Erfurt/Ruhla (epd). Die Ruanda-Hilfe des Eine-Welt-Kreises im thüringischen Ruhla (Wartburgkreis) kümmert sich seit 15 Jahren im benachteiligte Jugendliche in dem zentralafrikanischen Land. Es sei die Idee gewesen, den ärmsten Opfern des Völkermordes von 1994 durch Vermittlung von Bildung eine Perspektive für das weitere Leben zu eröffnen, sagte Initiator und Pfarrer Gerhard Reuther am Mittwoch dem Evangelischen Pressedienst (epd). Bis heute habe das Projekt 173 Kinder und Jugendliche über die Vermittlung von Patenschaften betreut. In bislang 41 Fällen konnte die Betreuung nach Begleitung während der Schulzeit und Berufsausbildung erfolgreich abgeschlossen werden.

„Es ist ein gesegnetes Projekt“, sagte Reuther. Denn die Jungen und Mädchen, die bis heute in das Projekt aufgenommen würden, stünden nicht einmal auf der untersten Stufe der sozialen Leiter ihres Heimatlandes. „Sie haben die Leiter nicht einmal betreten“, sagte Reuther. Gemeinsam mit dem Partnerverein vor Ort kümmere sie der Eine-Welt-Kreis um die Ausbildung von körperlich und geistig behinderten Kindern oder solchen aus armen Tagelöhner-Familien. Die meisten Familien seien dabei so arm, dass sie sich ohne die Unterstützung aus Deutschland nicht einmal den Schulbesuch für Ihre Kinder leisten könnten.

Das 15-jährige Engagement habe aber auch unter einem glücklichen Stern gestanden, sagte der Pfarrer. So habe der Eine-Welt-Kreis gleich zu Beginn mit der Wahl des Partnervereins den idealen Ansprechpartner vor Ort gefunden. Mit dessen Hilfe sei es gelungen, kulturelle Fettnäpfchen oder organisatorische Fehlentscheidungen zu umgehen.

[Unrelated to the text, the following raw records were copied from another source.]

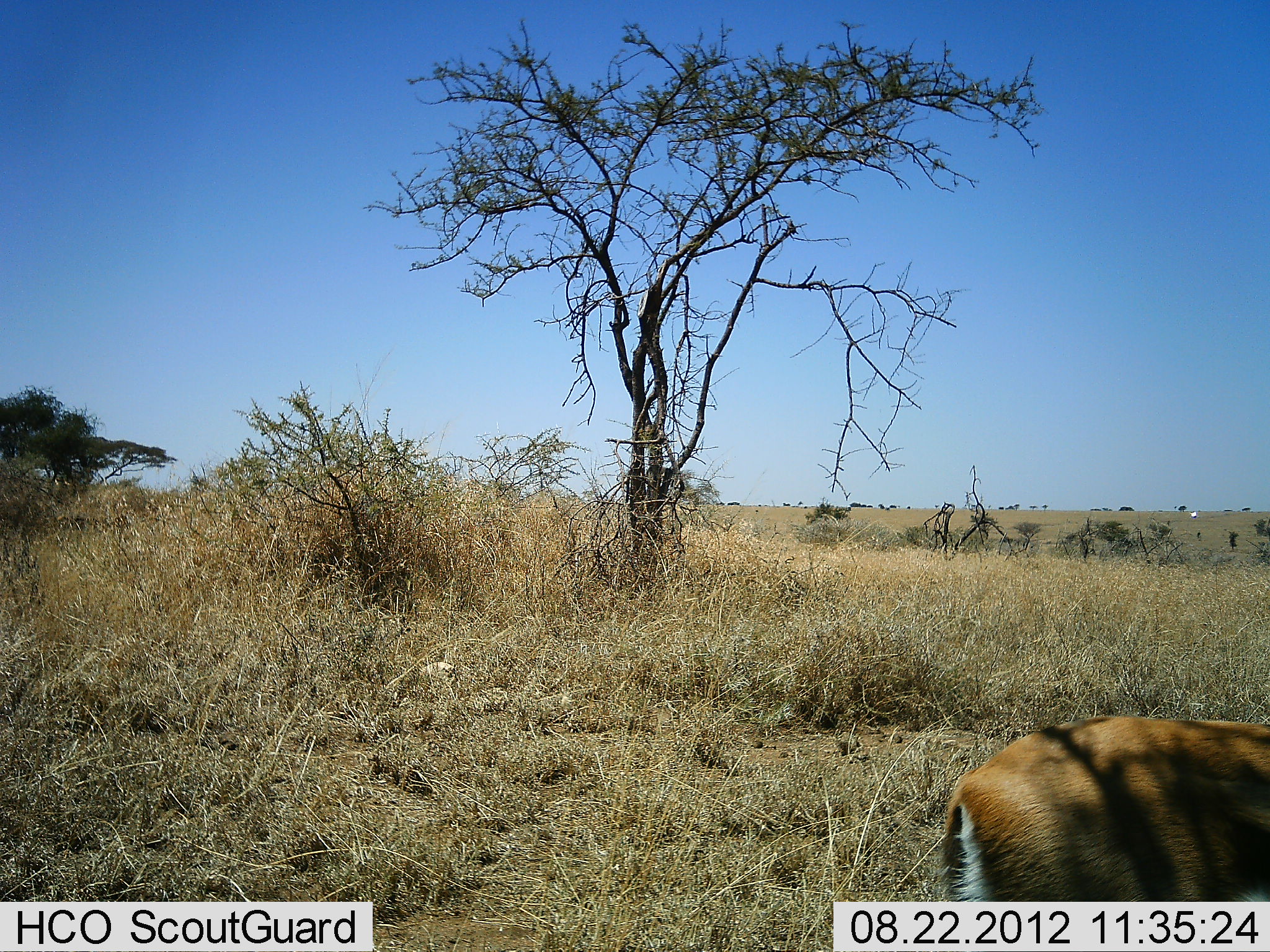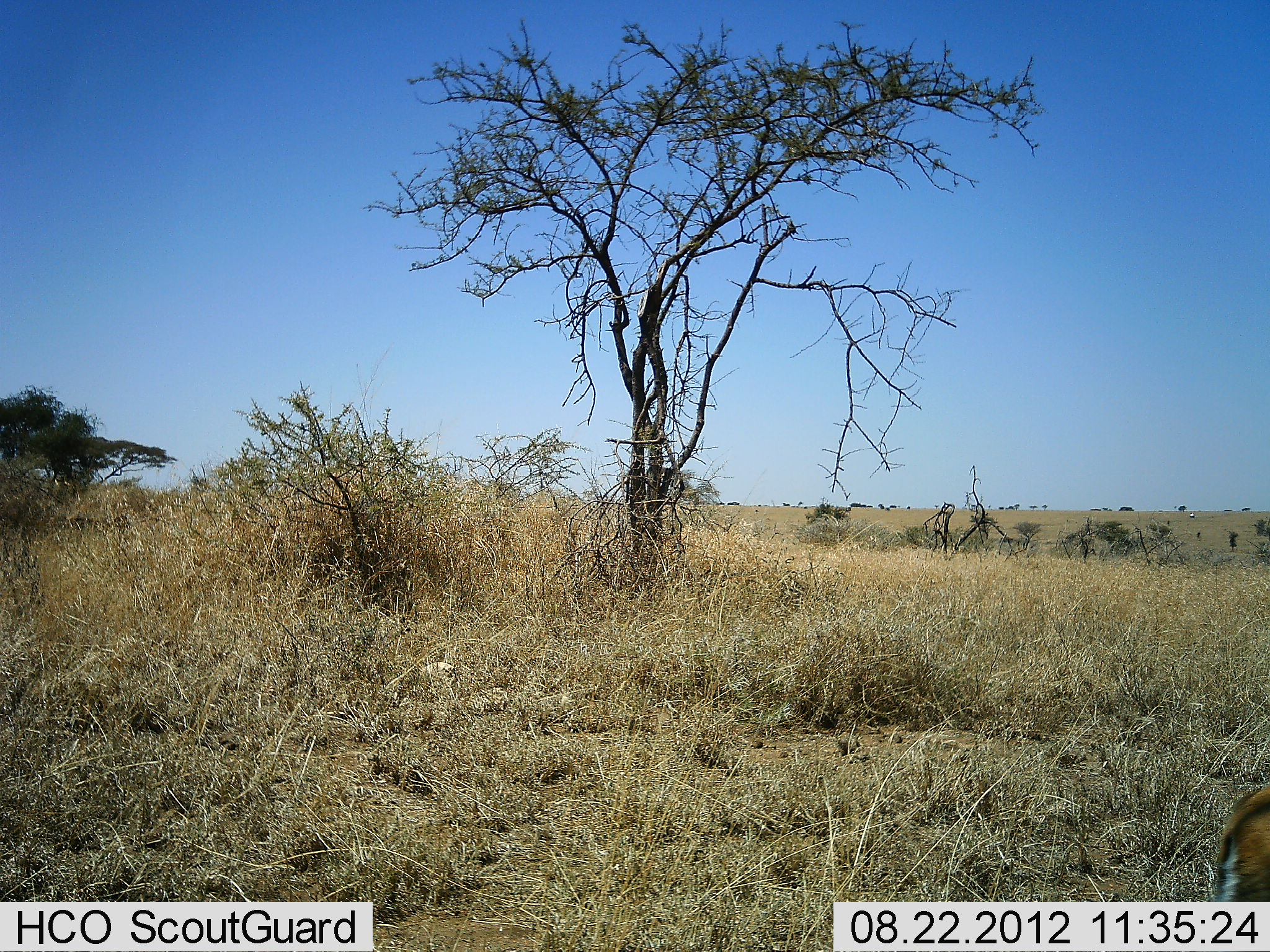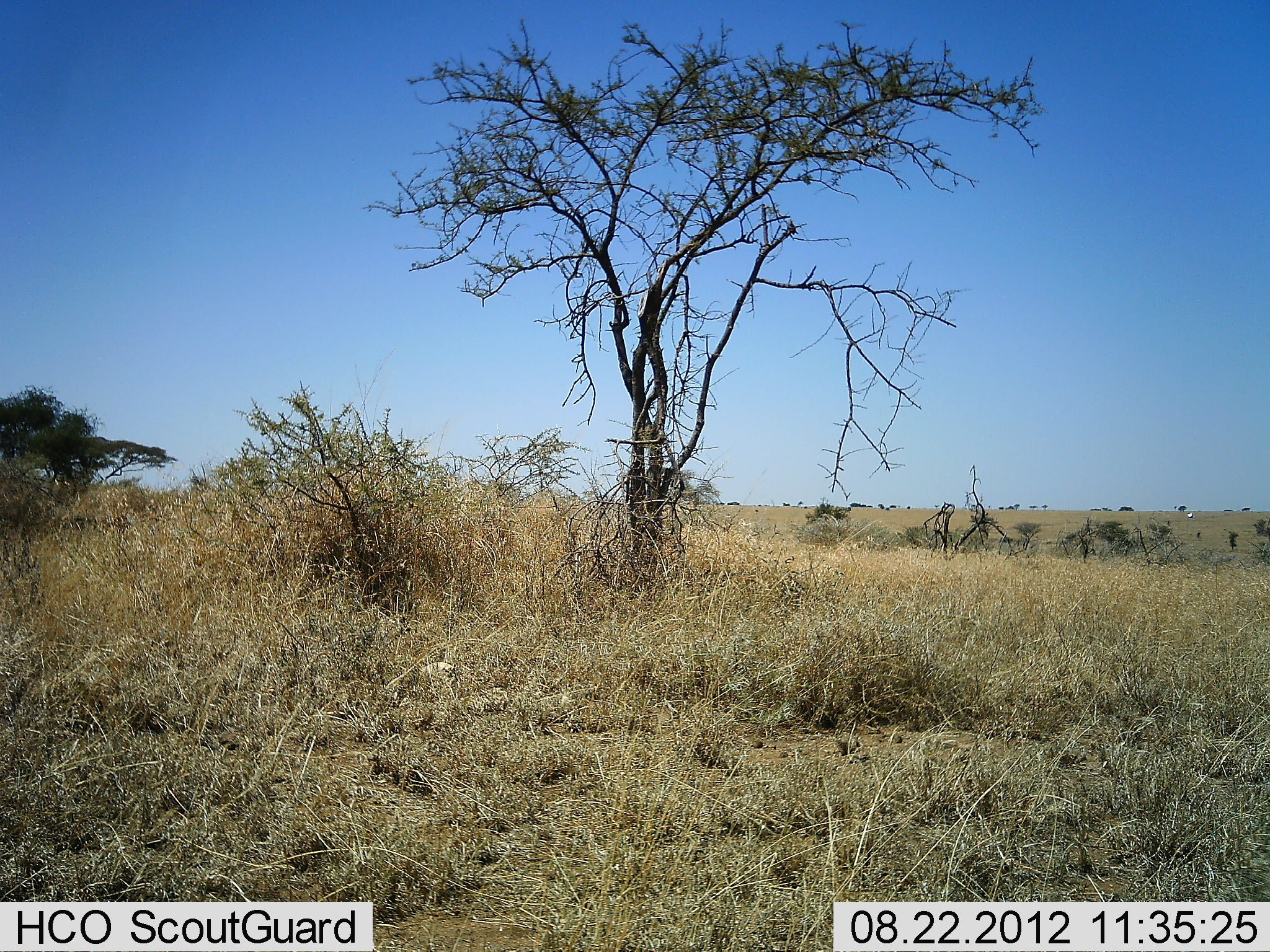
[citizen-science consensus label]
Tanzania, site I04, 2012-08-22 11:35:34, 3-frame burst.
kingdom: Animalia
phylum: Chordata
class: Mammalia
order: Artiodactyla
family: Bovidae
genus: Eudorcas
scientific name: Eudorcas thomsonii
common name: thomson's gazelle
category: gazellethomsons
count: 1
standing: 11%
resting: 0%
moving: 100%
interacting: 0%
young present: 0%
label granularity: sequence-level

Möglich seien persönliche Patenschaften oder die Spende an den Kompensationsfonds des Vereins, aus dem besondere Projekte unterstützt werden. So habe der Lockdown in Ruanda während der Corona-Pandemie gerade die ärmsten Familien in existenzielle Schwierigkeiten gebracht. „Es war kein Einkommen mehr da. Wir haben für 8.000 Euro Lebensmittel kaufen müssen, sonst wären die Familien verhungert“, sagte Reuther.

Üblicherweise ende eine Patenschaft mit dem Abschluss der Berufsausbildung des Jugendlichen. Allenfalls werde noch ein Zuschuss für eine Geschäftsgründung gezahlt. „In Ruanda gibt es zu wenige Arbeitsplätze für junge Menschen“, weiß Reuther aus eigenem Erleben. Bereits neun Mal sei er in den vergangenen 15 Jahren in das Land gereist, habe die Patenkinder besucht. Und so wisse er auch, die Mühe habe sich gelohnt: Aus den Kindern sei etwas geworden - vom Gebäudereiniger bis zum Ingenieur sei alles dabei.